Target is targeting our privacy. There’s a big red bullseye, a target – like the one on the shirt I’m wearing today – that Target and Neiman Marcus, who chose not to show up to answer questions today, have put on us because they haven’t done enough to protect our private financial data. And the reason is that there’s no financial incentive to do so.
110 million Americans had their personal financial information breached. That ‘s one out of two adult Americans. I was in Sacramento today to testify in front of a joint California Assembly committee hearing investigating the breach. And yet Target did not send a single representative to Sacramento today to answer questions about the largest data breach in American history?
The fact that Target didn’t show up today tells us all we need to know about how sorry Target is and how committed it is to our privacy.
If you are as offended by this as I am, I have a t-shirt for you to wear too.
The reason Target won’t face legislative questions today is the same reason that our personal financial information and data is at such grave risk: there is no price to pay.
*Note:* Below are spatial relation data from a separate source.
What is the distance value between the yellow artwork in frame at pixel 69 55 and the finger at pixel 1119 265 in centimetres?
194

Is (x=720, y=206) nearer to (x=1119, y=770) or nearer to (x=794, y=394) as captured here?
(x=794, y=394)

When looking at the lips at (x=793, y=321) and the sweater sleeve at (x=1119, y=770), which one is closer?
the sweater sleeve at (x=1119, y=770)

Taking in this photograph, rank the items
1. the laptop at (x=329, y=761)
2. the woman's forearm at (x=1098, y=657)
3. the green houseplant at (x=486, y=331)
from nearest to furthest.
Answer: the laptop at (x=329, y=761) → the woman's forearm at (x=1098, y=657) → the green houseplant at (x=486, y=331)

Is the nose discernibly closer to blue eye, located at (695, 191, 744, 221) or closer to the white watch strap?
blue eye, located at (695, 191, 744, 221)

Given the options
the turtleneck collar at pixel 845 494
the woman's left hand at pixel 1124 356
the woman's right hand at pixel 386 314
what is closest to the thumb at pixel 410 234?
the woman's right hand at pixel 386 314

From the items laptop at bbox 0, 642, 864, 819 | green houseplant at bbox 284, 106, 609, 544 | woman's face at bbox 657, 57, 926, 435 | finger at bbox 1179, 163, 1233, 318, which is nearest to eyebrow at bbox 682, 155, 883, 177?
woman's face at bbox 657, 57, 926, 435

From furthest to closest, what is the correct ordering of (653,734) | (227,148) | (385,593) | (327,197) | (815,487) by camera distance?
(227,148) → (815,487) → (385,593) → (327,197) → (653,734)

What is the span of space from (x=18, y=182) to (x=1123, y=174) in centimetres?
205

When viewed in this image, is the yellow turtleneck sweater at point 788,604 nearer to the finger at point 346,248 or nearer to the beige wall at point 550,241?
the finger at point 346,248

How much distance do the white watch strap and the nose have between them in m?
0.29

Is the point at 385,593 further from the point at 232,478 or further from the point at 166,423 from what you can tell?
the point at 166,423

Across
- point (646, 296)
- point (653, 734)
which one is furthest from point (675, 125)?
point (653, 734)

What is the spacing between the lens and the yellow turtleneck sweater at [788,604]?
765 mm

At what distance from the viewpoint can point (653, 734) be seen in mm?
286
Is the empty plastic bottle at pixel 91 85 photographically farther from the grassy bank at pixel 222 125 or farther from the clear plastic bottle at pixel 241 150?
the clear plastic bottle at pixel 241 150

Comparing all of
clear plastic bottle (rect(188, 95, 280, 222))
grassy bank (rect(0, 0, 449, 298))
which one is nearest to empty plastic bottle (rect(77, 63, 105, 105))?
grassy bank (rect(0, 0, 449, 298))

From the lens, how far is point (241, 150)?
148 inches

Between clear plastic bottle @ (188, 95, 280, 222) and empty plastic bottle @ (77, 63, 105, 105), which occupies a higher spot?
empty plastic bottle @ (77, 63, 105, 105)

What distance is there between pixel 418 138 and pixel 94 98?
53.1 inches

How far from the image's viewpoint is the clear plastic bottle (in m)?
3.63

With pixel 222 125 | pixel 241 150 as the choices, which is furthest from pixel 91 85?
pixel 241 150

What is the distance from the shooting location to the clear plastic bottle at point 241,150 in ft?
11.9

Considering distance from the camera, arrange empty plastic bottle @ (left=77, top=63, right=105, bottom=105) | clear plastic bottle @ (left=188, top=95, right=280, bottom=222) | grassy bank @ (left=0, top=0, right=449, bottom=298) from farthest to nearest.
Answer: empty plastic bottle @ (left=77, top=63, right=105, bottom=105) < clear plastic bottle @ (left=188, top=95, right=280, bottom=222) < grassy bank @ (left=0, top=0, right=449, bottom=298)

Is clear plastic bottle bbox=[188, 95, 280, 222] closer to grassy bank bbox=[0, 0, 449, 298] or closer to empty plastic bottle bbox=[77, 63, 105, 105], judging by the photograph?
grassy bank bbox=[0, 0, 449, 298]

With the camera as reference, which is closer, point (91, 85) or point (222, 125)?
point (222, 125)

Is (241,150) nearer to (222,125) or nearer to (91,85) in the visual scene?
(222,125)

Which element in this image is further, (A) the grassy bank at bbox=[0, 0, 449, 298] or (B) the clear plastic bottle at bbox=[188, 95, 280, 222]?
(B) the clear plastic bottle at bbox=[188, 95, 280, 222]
There are few financial penalties to companies like Target when our personal data is taken.
Beyond public embarrassment, Target has little financial incentive to care.
We, the consumers, pay the consequences but we have no remedies.
According to the Committees’ own staff research, 1 in 4 consumers whose personal information that is taken becomes a victim of identity theft. 1 in 4 victims of a data breach is also a victim of identity theft. If these numbers apply to Target, that would potentially create more than 25 million identity theft victims.
There’s a harm. The retailers had a role in creating that harm. And yet they have no liability under California law for what they have or have not done to safeguard the sanctity of our personal information.
The problem with privacy violations is that unlike thefts of money or property the law does not recognize a harm and does not provide a remedy.
As the Committees’ staff research states: consumers have no remedy under the law for the loss of financial privacy suffered through these data breaches, and the 1 in 4 risk of id theft they face. Zero remedies.
So why would retailers invest in greater security, or meet voluntary industry standards, or move away from risky magnetic strip technology?
If they don’t have to pay a price they don’t have an incentive to change. And that leaves our private financial information with a big bullseye on it.
What can we do?
We need a California financial information act that mirrors our Medical Information Privacy Act.
When there is a data breach of our medical information, the drug company, hospital or medical center is liable to the consumer for $1,000 per violation.
Guess what? Medical data breaches are fewer and farther between. When they occur companies pay a big price.
The same should be true for our financial data. We need a California Financial Information Privacy Act
It would:
- Change notification standards to be immediate.
- Write minimum-security standards into the law so that they are no longer voluntary.
- Set limits on the time data can be retained. And limits on what information can be collected and retained
- Most importantly: create a private right of action. Put a price tag on retailers’ mistreatment of our private financial information.
Until there is a price to pay, Target and other retailers will continue to make us targets.
If you are as offended as I am by Target’s absence today in Sacramento, please share our Target design online to show your displeasure.
When a company as big as Target won’t provide a single representative to answer questions about the largest data breach in American history, it is time for California to step up and deliver on the promise in Article 1 Section 1 of our state constitution: Privacy is an inalienable right.
Posted by Jamie Court, President of Consumer Watchdog.
These companies can only survive by cheating their customers in some way. They’re cheap to buy goods at, but they’re utterly disdainful of the rights of their customers. The ONLY way these people will learn is with a dramatic decrease in sales.
Companies like Costco and Winco are thriving, while Target, and Walmart are declining. The former pay their employees a fair wage with benefits; the latter throw their underpaid employees under the bus with paltry wages, quick-firing practices, and limited hours, so they’re forced to rely on Federal and State assistance programs to survive.
This is not the America I’ve lived in for the first decades of my life, but, since Reagan, we have slowly trod toward becoming a nation (and State) of unemployed and underemployed for whom the American Dream is but a cruel joke.
The only difference between this and how your credit card information is usually used is that Target didn’t get paid for this.
If you want privacy, stop using a credit card.
Your ID is already public in any number of ways: Credit and Debit Cards, your SSN, your Drivers License, your internet account, eMail address, etc. I suspect, for example, that if I observe your automobile’s license plate, I can get other information about you, if I was willing to do what it takes.
We HAVE to get control of this. Many years ago, Scott McNealy said it best: “Privacy is dead; get over it.” What I don’t agree to is the notion that Privacy is dead. It is dead if we, the Citizens of the United States, allow our elected (and appointed) officials to ride roughshod of common citizens as if the Constitution’s Bill of Rights is merely an historical curiosity of no judicial value whatsoever. That, effectively, is where we are as citizens in our United States Government, today.
Technology (and greed) enabled it; technology can, in fact, fix it, if we Americans (indeed, citizens of the world)choose that path.